L’organisation appelle le Conseil de sécurité de l’ONU, l’Union européenne et les gouvernements à imposer de nouvelles sanctions et à traduire les responsables devant la justice internationale. Elle demande également le déploiement d’experts médico-légaux pour préserver les preuves, ainsi qu’une révision de la coopération militaire avec Kigali.

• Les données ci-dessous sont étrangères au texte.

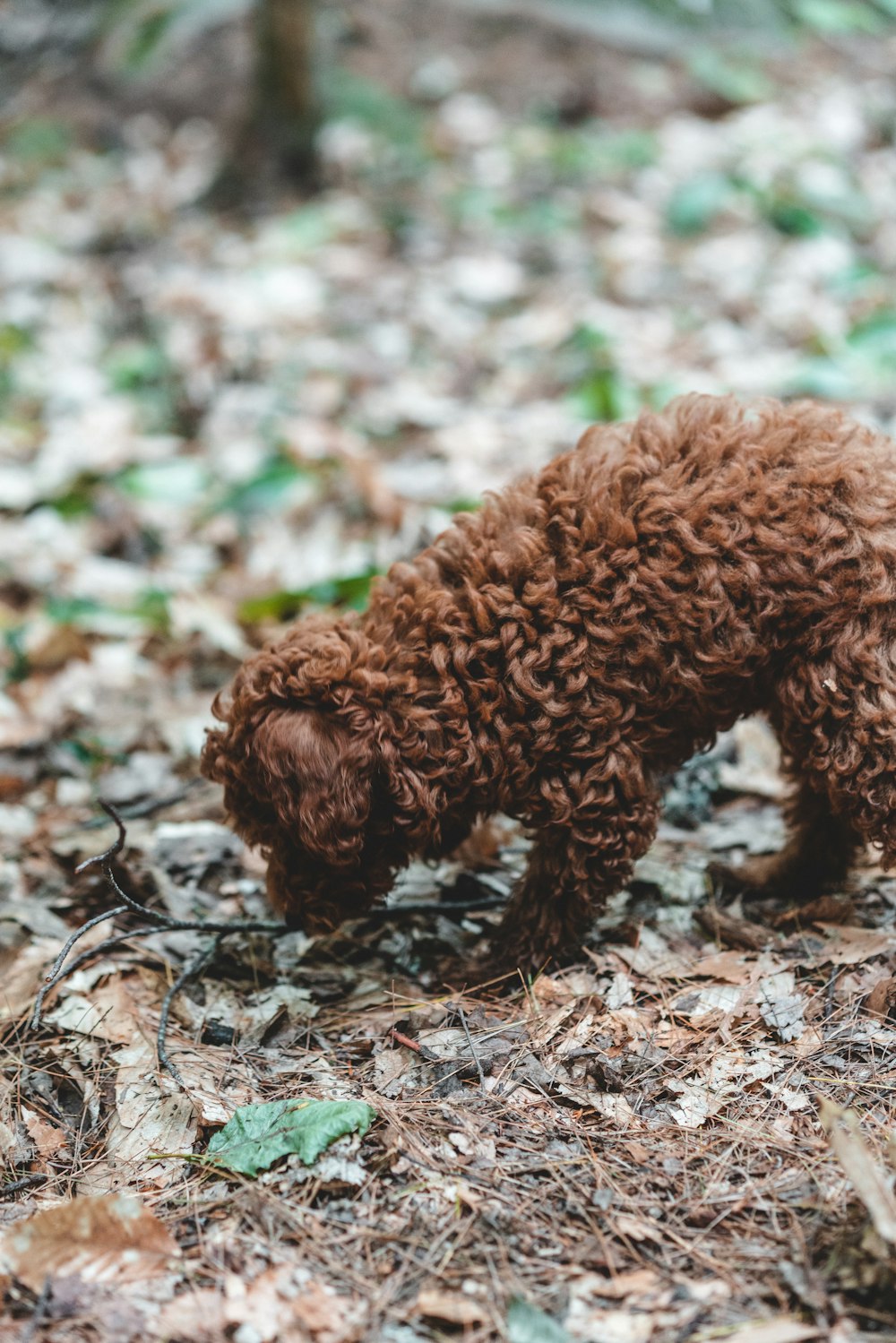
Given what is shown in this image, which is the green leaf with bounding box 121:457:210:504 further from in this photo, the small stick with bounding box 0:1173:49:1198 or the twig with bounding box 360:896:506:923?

Mukwege appelle à la justice internationale
Pour le Dr Mukwege, « presque 15 ans après la publication du rapport Mapping, la communauté internationale ne peut plus fermer les yeux sur cette tragédie ». Il rappelle que les États et institutions œuvrant pour la paix dans les Grands Lacs « ne pourront faire l’économie de la justice ni ignorer les millions de victimes congolaises ».
Le gynécologue réitère son appel aux Nations Unies, à l’Union européenne et aux États à « adopter sans plus tarder des sanctions fortes et coordonnées contre la hiérarchie militaire et politique responsables », et à mobiliser les ressources pour établir un Tribunal pénal international pour le Congo, des chambres spécialisées mixtes et l’ensemble des mécanismes de justice transitionnelle en RDC.
Selon Mukwege, seule la fin de l’impunité permettra d’éviter la répétition de ces crimes les plus graves, qui constituent des crimes de guerre et pourraient relever de la Cour pénale internationale (CPI), laquelle a réactivé ses enquêtes en RDC en octobre 2024, avec un focus particulier sur les crimes commis au Nord-Kivu depuis 2022.